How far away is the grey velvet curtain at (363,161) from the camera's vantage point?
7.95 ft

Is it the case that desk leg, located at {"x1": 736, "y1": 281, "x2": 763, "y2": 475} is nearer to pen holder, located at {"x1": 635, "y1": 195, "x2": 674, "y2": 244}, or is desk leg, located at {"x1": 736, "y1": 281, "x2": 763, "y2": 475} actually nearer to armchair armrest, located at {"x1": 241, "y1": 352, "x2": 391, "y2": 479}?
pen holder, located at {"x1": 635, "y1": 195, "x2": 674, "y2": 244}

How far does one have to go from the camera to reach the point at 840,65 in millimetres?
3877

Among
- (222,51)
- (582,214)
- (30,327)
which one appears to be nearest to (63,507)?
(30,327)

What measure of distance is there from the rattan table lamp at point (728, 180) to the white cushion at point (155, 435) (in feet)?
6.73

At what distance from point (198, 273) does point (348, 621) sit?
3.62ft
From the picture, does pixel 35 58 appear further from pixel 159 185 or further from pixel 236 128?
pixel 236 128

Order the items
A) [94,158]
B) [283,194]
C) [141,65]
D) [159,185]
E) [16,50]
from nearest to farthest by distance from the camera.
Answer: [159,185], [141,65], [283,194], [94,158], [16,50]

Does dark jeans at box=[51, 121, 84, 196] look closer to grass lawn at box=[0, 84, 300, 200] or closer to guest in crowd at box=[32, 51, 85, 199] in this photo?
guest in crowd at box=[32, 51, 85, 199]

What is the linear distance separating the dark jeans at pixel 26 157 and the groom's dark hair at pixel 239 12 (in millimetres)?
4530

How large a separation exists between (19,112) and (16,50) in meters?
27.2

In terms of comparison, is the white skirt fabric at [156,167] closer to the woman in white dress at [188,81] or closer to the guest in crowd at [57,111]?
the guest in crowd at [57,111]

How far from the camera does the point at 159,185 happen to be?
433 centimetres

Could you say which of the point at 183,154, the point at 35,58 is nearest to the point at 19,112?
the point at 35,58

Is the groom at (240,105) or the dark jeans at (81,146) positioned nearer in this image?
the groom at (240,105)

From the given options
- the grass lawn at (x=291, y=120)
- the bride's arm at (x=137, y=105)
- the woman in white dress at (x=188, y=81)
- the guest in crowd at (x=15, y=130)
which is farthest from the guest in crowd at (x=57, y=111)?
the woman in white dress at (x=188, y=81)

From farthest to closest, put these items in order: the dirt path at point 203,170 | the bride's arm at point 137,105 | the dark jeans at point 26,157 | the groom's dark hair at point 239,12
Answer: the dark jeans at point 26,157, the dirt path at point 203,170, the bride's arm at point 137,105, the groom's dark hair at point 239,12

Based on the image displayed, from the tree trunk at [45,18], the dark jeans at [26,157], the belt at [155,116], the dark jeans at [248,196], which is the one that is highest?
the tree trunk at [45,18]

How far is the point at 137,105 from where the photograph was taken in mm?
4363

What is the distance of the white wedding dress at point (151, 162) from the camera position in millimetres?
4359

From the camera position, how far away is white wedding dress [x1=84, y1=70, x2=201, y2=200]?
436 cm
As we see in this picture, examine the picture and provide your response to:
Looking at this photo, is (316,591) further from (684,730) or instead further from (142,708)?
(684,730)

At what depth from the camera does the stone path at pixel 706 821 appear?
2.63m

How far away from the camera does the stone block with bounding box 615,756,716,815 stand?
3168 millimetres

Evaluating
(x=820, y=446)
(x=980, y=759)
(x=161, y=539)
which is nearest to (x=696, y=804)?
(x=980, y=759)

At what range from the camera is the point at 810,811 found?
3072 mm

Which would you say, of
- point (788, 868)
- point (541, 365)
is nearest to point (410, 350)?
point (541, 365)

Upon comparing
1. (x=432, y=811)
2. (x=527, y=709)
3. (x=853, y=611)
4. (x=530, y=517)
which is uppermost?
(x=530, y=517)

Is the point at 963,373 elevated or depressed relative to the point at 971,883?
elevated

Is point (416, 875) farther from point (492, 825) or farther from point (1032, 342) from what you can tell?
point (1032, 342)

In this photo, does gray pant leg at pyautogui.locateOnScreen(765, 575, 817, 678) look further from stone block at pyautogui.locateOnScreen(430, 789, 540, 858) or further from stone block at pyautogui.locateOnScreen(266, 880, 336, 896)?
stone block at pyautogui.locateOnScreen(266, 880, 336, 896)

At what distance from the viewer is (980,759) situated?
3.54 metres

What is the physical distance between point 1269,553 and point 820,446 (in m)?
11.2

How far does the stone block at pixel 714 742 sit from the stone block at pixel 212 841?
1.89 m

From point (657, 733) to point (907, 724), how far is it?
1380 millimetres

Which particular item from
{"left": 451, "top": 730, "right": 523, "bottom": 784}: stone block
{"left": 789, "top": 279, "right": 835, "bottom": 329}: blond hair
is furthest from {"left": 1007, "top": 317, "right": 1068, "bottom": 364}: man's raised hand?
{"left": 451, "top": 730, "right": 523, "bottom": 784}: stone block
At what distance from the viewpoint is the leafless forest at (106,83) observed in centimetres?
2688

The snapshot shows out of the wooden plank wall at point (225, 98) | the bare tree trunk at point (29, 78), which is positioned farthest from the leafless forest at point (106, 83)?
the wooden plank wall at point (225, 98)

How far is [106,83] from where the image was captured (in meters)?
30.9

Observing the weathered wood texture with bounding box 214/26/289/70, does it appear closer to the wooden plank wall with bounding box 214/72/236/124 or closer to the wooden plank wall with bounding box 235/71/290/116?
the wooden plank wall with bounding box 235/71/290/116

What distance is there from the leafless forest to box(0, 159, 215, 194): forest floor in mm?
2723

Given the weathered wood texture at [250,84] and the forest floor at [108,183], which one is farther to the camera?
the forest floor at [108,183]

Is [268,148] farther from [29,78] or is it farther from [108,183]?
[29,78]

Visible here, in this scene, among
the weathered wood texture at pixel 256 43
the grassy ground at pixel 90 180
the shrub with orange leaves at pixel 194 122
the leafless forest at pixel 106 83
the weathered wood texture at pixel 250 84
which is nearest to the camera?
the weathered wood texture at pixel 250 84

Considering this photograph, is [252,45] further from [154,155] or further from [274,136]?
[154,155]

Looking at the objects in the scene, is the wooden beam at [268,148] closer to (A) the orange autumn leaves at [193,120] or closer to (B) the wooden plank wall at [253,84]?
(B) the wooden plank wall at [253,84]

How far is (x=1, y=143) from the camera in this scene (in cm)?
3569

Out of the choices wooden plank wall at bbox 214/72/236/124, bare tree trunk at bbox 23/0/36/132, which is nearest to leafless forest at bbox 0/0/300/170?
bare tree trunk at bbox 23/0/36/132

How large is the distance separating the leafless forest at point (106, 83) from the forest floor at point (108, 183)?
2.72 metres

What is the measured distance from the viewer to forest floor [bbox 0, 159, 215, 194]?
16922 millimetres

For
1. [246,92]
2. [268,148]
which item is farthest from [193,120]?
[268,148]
----------------------------------------
Set problem
Give the data again, exactly as it stands.

Output
How far away is the grey velvet curtain at (363,161) from the camera's vantage point?
7.95 ft

Is it the case that desk leg, located at {"x1": 736, "y1": 281, "x2": 763, "y2": 475} is nearer to pen holder, located at {"x1": 635, "y1": 195, "x2": 674, "y2": 244}, or is desk leg, located at {"x1": 736, "y1": 281, "x2": 763, "y2": 475} actually nearer to armchair armrest, located at {"x1": 241, "y1": 352, "x2": 391, "y2": 479}?
pen holder, located at {"x1": 635, "y1": 195, "x2": 674, "y2": 244}

How far does one have to go from the camera to reach the point at 840,65 in millimetres?
3877

Among
- (222,51)
- (582,214)
- (30,327)
which one appears to be nearest to (63,507)?
(30,327)

What measure of distance is there from the rattan table lamp at point (728, 180) to the white cushion at point (155, 435) (in feet)?
6.73

At what distance from point (198, 273) does point (348, 621) sit?
3.62ft
From the picture, does pixel 35 58 appear further from pixel 159 185 or further from pixel 236 128?
pixel 236 128

Order the items
A) [94,158]
B) [283,194]
C) [141,65]
D) [159,185]
E) [16,50]
from nearest to farthest by distance from the camera.
Answer: [159,185], [141,65], [283,194], [94,158], [16,50]

Does dark jeans at box=[51, 121, 84, 196] look closer to grass lawn at box=[0, 84, 300, 200] or closer to guest in crowd at box=[32, 51, 85, 199] in this photo?
guest in crowd at box=[32, 51, 85, 199]

What is the linear distance separating the dark jeans at pixel 26 157 and the groom's dark hair at pixel 239 12 (in millimetres)?
4530

How large a separation exists between (19,112) and (16,50) in meters?
27.2

In terms of comparison, is the white skirt fabric at [156,167] closer to the woman in white dress at [188,81] or closer to the guest in crowd at [57,111]?
the guest in crowd at [57,111]

How far from the camera does the point at 159,185 happen to be?
433 centimetres

Could you say which of the point at 183,154, the point at 35,58 is nearest to the point at 19,112?
the point at 35,58

Is the groom at (240,105) or the dark jeans at (81,146) positioned nearer in this image?
the groom at (240,105)

From the given options
- the grass lawn at (x=291, y=120)
- the bride's arm at (x=137, y=105)
- the woman in white dress at (x=188, y=81)
- the guest in crowd at (x=15, y=130)
which is farthest from the guest in crowd at (x=57, y=111)?
the woman in white dress at (x=188, y=81)

From farthest to closest, put these items in order: the dirt path at point 203,170 | the bride's arm at point 137,105 | the dark jeans at point 26,157 | the groom's dark hair at point 239,12
Answer: the dark jeans at point 26,157, the dirt path at point 203,170, the bride's arm at point 137,105, the groom's dark hair at point 239,12

Based on the image displayed, from the tree trunk at [45,18], the dark jeans at [26,157], the belt at [155,116], the dark jeans at [248,196], which is the one that is highest?
the tree trunk at [45,18]

How far is the point at 137,105 from where the photograph was taken in mm?
4363

What is the distance of the white wedding dress at point (151, 162) from the camera position in millimetres?
4359

From the camera position, how far away is white wedding dress [x1=84, y1=70, x2=201, y2=200]?
436 cm
As we see in this picture, examine the picture and provide your response to:
Looking at this photo, is (316,591) further from (684,730) or instead further from (142,708)?
(684,730)

At what depth from the camera does the stone path at pixel 706 821 appear?
2.63m

How far away from the camera does the stone block with bounding box 615,756,716,815 stand?
3168 millimetres

Evaluating
(x=820, y=446)
(x=980, y=759)
(x=161, y=539)
which is nearest to (x=696, y=804)?
(x=980, y=759)

At what range from the camera is the point at 810,811 found?
3072 mm

Which would you say, of
- point (788, 868)
- point (541, 365)
is nearest to point (410, 350)?
point (541, 365)

Upon comparing
1. (x=432, y=811)
2. (x=527, y=709)
3. (x=853, y=611)
4. (x=530, y=517)
which is uppermost?
(x=530, y=517)

Is the point at 963,373 elevated or depressed relative to the point at 971,883?
elevated

Is point (416, 875) farther from point (492, 825) or farther from point (1032, 342) from what you can tell?
point (1032, 342)

In this photo, does gray pant leg at pyautogui.locateOnScreen(765, 575, 817, 678) look further from stone block at pyautogui.locateOnScreen(430, 789, 540, 858) or further from stone block at pyautogui.locateOnScreen(266, 880, 336, 896)?
stone block at pyautogui.locateOnScreen(266, 880, 336, 896)

At what distance from the viewer is (980,759) situated?
3.54 metres

What is the physical distance between point 1269,553 and point 820,446 (in m)?
11.2

How far does the stone block at pixel 714 742 sit from the stone block at pixel 212 841?
1.89 m

From point (657, 733) to point (907, 724), how far is it?
1380 millimetres

Which particular item from
{"left": 451, "top": 730, "right": 523, "bottom": 784}: stone block
{"left": 789, "top": 279, "right": 835, "bottom": 329}: blond hair
is furthest from {"left": 1007, "top": 317, "right": 1068, "bottom": 364}: man's raised hand?
{"left": 451, "top": 730, "right": 523, "bottom": 784}: stone block
At what distance from the viewpoint is the leafless forest at (106,83) observed in centimetres?
2688

The snapshot shows out of the wooden plank wall at point (225, 98) | the bare tree trunk at point (29, 78), which is positioned farthest from the leafless forest at point (106, 83)?
the wooden plank wall at point (225, 98)

How far is [106,83] from where the image was captured (in meters)?
30.9

Observing the weathered wood texture with bounding box 214/26/289/70, does it appear closer to the wooden plank wall with bounding box 214/72/236/124 or closer to the wooden plank wall with bounding box 235/71/290/116?
the wooden plank wall with bounding box 235/71/290/116

What distance is there from the leafless forest to box(0, 159, 215, 194): forest floor in mm?
2723

Given the weathered wood texture at [250,84] and the forest floor at [108,183], which one is farther to the camera?
the forest floor at [108,183]

Is [268,148] farther from [29,78] or is it farther from [108,183]?
[29,78]

Visible here, in this scene, among
the weathered wood texture at pixel 256 43
the grassy ground at pixel 90 180
the shrub with orange leaves at pixel 194 122
the leafless forest at pixel 106 83
the weathered wood texture at pixel 250 84
which is nearest to the camera?
the weathered wood texture at pixel 250 84

Considering this photograph, is [252,45] further from [154,155] or further from [274,136]?
[154,155]

Looking at the objects in the scene, is the wooden beam at [268,148] closer to (A) the orange autumn leaves at [193,120] or closer to (B) the wooden plank wall at [253,84]?
(B) the wooden plank wall at [253,84]

How far is (x=1, y=143) from the camera in this scene (in cm)?
3569

Out of the choices wooden plank wall at bbox 214/72/236/124, bare tree trunk at bbox 23/0/36/132, which is nearest to leafless forest at bbox 0/0/300/170?
bare tree trunk at bbox 23/0/36/132

How large is the distance separating the leafless forest at point (106, 83) from the forest floor at point (108, 183)?
2.72 metres

What is the measured distance from the viewer to forest floor [bbox 0, 159, 215, 194]?
16922 millimetres

For
1. [246,92]
2. [268,148]
which item is farthest from [193,120]?
[268,148]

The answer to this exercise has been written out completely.